> _PROVIDED INFORMATION_:

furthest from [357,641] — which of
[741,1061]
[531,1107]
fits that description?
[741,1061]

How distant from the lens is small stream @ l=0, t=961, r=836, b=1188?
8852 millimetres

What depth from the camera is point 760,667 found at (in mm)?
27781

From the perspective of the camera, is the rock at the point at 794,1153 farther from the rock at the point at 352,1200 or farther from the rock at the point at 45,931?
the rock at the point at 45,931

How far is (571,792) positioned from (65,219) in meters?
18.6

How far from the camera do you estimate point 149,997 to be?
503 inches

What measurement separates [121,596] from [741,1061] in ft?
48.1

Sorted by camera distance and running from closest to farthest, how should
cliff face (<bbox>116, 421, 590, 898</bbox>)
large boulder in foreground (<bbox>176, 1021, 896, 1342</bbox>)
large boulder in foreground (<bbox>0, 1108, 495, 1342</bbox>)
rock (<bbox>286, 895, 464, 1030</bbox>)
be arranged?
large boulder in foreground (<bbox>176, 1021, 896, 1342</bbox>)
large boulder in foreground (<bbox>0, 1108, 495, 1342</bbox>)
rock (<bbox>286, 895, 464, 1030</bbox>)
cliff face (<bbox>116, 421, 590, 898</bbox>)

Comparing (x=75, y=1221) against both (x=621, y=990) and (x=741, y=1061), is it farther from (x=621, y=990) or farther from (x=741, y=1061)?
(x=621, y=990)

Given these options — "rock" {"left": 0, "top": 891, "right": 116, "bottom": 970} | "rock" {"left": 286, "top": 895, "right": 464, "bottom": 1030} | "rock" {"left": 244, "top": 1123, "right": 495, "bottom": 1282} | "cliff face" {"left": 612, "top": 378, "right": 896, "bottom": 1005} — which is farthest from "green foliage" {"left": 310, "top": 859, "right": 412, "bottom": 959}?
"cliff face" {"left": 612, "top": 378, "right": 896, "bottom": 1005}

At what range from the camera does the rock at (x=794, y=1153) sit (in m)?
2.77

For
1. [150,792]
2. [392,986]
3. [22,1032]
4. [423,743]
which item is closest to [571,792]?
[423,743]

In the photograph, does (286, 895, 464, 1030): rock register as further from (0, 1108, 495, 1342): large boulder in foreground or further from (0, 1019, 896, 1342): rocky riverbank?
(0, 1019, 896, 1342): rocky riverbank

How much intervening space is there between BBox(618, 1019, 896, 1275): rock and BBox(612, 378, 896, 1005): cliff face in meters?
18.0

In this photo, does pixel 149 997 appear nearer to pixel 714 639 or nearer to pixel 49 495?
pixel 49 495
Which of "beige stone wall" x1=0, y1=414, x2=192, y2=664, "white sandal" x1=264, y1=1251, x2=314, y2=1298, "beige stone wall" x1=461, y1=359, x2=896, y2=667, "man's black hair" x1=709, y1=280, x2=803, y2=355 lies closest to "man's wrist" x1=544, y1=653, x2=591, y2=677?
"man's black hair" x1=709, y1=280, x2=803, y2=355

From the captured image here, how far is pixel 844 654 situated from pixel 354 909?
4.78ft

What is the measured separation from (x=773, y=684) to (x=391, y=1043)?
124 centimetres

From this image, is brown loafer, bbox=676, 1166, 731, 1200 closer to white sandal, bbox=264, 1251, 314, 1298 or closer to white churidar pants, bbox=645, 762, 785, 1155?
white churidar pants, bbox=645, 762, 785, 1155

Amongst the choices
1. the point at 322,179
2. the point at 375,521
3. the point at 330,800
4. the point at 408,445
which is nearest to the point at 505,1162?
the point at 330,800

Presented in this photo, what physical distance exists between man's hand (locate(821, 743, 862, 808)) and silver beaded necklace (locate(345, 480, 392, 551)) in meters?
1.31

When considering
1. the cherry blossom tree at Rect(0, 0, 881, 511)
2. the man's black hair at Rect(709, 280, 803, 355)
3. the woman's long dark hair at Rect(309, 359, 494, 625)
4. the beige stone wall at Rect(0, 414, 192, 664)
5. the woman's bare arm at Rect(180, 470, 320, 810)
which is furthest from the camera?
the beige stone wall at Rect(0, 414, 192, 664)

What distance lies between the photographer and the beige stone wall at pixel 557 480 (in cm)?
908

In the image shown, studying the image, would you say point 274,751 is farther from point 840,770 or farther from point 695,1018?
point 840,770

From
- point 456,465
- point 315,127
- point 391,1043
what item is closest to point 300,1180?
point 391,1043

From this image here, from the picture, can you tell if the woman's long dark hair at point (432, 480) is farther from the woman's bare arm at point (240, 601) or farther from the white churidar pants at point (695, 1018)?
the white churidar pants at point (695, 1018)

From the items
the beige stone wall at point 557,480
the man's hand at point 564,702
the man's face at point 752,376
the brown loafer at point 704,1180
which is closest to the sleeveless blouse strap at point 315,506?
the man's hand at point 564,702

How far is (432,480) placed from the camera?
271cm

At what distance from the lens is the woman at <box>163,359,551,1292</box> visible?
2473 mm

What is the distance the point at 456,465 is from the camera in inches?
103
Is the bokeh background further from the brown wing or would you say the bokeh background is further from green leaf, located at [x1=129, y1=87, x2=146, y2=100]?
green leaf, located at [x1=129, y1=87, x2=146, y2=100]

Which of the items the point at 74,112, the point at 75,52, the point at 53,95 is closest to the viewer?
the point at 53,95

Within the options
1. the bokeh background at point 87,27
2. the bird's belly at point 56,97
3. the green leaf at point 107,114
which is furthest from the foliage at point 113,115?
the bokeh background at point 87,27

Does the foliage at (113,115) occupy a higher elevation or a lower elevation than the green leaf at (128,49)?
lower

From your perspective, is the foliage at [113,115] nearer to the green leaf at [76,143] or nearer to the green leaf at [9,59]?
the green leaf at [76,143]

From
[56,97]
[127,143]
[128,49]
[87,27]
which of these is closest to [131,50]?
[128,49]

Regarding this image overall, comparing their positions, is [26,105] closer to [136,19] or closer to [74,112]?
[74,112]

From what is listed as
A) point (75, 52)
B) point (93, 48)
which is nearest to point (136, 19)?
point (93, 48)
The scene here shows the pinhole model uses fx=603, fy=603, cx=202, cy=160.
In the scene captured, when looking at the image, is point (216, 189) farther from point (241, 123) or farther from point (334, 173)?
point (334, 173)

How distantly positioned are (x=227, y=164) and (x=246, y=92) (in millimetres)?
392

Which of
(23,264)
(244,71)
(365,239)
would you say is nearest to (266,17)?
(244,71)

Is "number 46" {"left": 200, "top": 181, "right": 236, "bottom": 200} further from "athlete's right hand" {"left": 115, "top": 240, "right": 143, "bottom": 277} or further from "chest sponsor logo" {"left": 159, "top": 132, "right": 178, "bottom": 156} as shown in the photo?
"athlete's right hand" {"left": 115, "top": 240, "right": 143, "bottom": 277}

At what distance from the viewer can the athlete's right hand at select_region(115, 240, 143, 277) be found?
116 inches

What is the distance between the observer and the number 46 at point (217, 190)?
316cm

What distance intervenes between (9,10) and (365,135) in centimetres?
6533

> _TASK DESCRIPTION_:
Rewrite every entry with each occurrence of "camera" changed to "viewer", keeping all other text the same.

> _WORKED SOLUTION_:
furthest from [357,641] — which of
[741,1061]
[531,1107]
fits that description?
[741,1061]

How distant from the lens is small stream @ l=0, t=961, r=836, b=1188?
8852 millimetres

What depth from the viewer is point 760,667 found at (in mm)?
27781

From the perspective of the viewer, is the rock at the point at 794,1153 farther from the rock at the point at 352,1200 or farther from the rock at the point at 45,931?
the rock at the point at 45,931

How far is (571,792) positioned from (65,219) in meters?
18.6

How far from the viewer do you estimate point 149,997 to be?
503 inches

What measurement separates [121,596] from [741,1061] in ft?
48.1

Sorted by viewer distance and running from closest to farthest, how should
cliff face (<bbox>116, 421, 590, 898</bbox>)
large boulder in foreground (<bbox>176, 1021, 896, 1342</bbox>)
large boulder in foreground (<bbox>0, 1108, 495, 1342</bbox>)
rock (<bbox>286, 895, 464, 1030</bbox>)
be arranged?
large boulder in foreground (<bbox>176, 1021, 896, 1342</bbox>)
large boulder in foreground (<bbox>0, 1108, 495, 1342</bbox>)
rock (<bbox>286, 895, 464, 1030</bbox>)
cliff face (<bbox>116, 421, 590, 898</bbox>)

Comparing (x=75, y=1221) against both (x=621, y=990) and (x=741, y=1061), is it farther from (x=621, y=990) or farther from (x=741, y=1061)?
(x=621, y=990)

Given these options — "rock" {"left": 0, "top": 891, "right": 116, "bottom": 970} | "rock" {"left": 286, "top": 895, "right": 464, "bottom": 1030} | "rock" {"left": 244, "top": 1123, "right": 495, "bottom": 1282} | "cliff face" {"left": 612, "top": 378, "right": 896, "bottom": 1005} — which is farthest from "green foliage" {"left": 310, "top": 859, "right": 412, "bottom": 959}?
"cliff face" {"left": 612, "top": 378, "right": 896, "bottom": 1005}

At what range from the viewer does the rock at (x=794, y=1153) sit (in m)?
2.77

For
1. [150,792]
2. [392,986]
3. [22,1032]
4. [423,743]
which item is closest to [571,792]?
[423,743]

In the photograph, does (286, 895, 464, 1030): rock register as further from (0, 1108, 495, 1342): large boulder in foreground or further from (0, 1019, 896, 1342): rocky riverbank?
(0, 1019, 896, 1342): rocky riverbank

How much intervening space is there between BBox(618, 1019, 896, 1275): rock and BBox(612, 378, 896, 1005): cliff face in meters?
18.0

In this photo, does pixel 149 997 appear nearer to pixel 714 639 or nearer to pixel 49 495?
pixel 49 495
Which of "beige stone wall" x1=0, y1=414, x2=192, y2=664, "white sandal" x1=264, y1=1251, x2=314, y2=1298, "beige stone wall" x1=461, y1=359, x2=896, y2=667, "man's black hair" x1=709, y1=280, x2=803, y2=355 lies closest to "man's wrist" x1=544, y1=653, x2=591, y2=677?
"man's black hair" x1=709, y1=280, x2=803, y2=355

From the captured image here, how far is pixel 844 654 situated from pixel 354 909?
4.78ft

What is the measured separation from (x=773, y=684) to (x=391, y=1043)?
124 centimetres

From this image, is brown loafer, bbox=676, 1166, 731, 1200 closer to white sandal, bbox=264, 1251, 314, 1298 or closer to white churidar pants, bbox=645, 762, 785, 1155?
white churidar pants, bbox=645, 762, 785, 1155

Amongst the choices
1. the point at 322,179
2. the point at 375,521
3. the point at 330,800
4. the point at 408,445
which is nearest to the point at 505,1162?
the point at 330,800

Presented in this photo, what physical distance exists between man's hand (locate(821, 743, 862, 808)) and silver beaded necklace (locate(345, 480, 392, 551)) in meters?
1.31

When considering
1. the cherry blossom tree at Rect(0, 0, 881, 511)
2. the man's black hair at Rect(709, 280, 803, 355)
3. the woman's long dark hair at Rect(309, 359, 494, 625)
4. the beige stone wall at Rect(0, 414, 192, 664)
5. the woman's bare arm at Rect(180, 470, 320, 810)
which is furthest from the viewer?
the beige stone wall at Rect(0, 414, 192, 664)

What distance lies between the photographer and the beige stone wall at pixel 557 480 (in cm)?
908

In the image shown, studying the image, would you say point 274,751 is farther from point 840,770 or farther from point 695,1018?
point 840,770

From
- point 456,465
- point 315,127
- point 391,1043
what item is closest to point 300,1180?
point 391,1043

From this image here, from the picture, can you tell if the woman's long dark hair at point (432, 480) is farther from the woman's bare arm at point (240, 601) or farther from the white churidar pants at point (695, 1018)?
the white churidar pants at point (695, 1018)

From the items
the beige stone wall at point 557,480
the man's hand at point 564,702
the man's face at point 752,376
the brown loafer at point 704,1180
which is closest to the sleeveless blouse strap at point 315,506?
the man's hand at point 564,702

How far is (432,480) placed from the viewer?
271cm

At what distance from the lens is the woman at <box>163,359,551,1292</box> visible?
2473 mm

What is the distance the point at 456,465 is from the viewer in inches?
103
Is the bokeh background further from the brown wing or would you say the bokeh background is further from green leaf, located at [x1=129, y1=87, x2=146, y2=100]?
green leaf, located at [x1=129, y1=87, x2=146, y2=100]

Which of the items the point at 74,112, the point at 75,52, the point at 53,95 is closest to the viewer?
the point at 53,95

Within the options
1. the bokeh background at point 87,27
2. the bird's belly at point 56,97
3. the green leaf at point 107,114
which is furthest from the foliage at point 113,115?
the bokeh background at point 87,27

Does the foliage at (113,115) occupy a higher elevation or a lower elevation than the green leaf at (128,49)?
lower

From your perspective, is the foliage at [113,115] nearer to the green leaf at [76,143] or nearer to the green leaf at [9,59]?
the green leaf at [76,143]

From
[56,97]
[127,143]
[128,49]
[87,27]
which of these is closest to [131,50]?
[128,49]

Regarding this image overall, comparing their positions, is [26,105] closer to [136,19] or closer to [74,112]?
[74,112]

From what is listed as
A) point (75, 52)
B) point (93, 48)
which is nearest to point (136, 19)?
point (93, 48)
The scene here shows the pinhole model uses fx=603, fy=603, cx=202, cy=160.
In the scene captured, when looking at the image, is point (216, 189) farther from point (241, 123) or farther from point (334, 173)?
point (334, 173)

How distantly positioned are (x=227, y=164) and (x=246, y=92) (in millimetres)?
392

Which of
(23,264)
(244,71)
(365,239)
would you say is nearest to (266,17)?
(244,71)

Is "number 46" {"left": 200, "top": 181, "right": 236, "bottom": 200} further from "athlete's right hand" {"left": 115, "top": 240, "right": 143, "bottom": 277} or further from "chest sponsor logo" {"left": 159, "top": 132, "right": 178, "bottom": 156} as shown in the photo?
"athlete's right hand" {"left": 115, "top": 240, "right": 143, "bottom": 277}

At what distance from the viewer can the athlete's right hand at select_region(115, 240, 143, 277) be found?
116 inches

What is the distance between the observer and the number 46 at point (217, 190)?
316cm

What distance intervenes between (9,10) and (365,135) in centimetres?
6533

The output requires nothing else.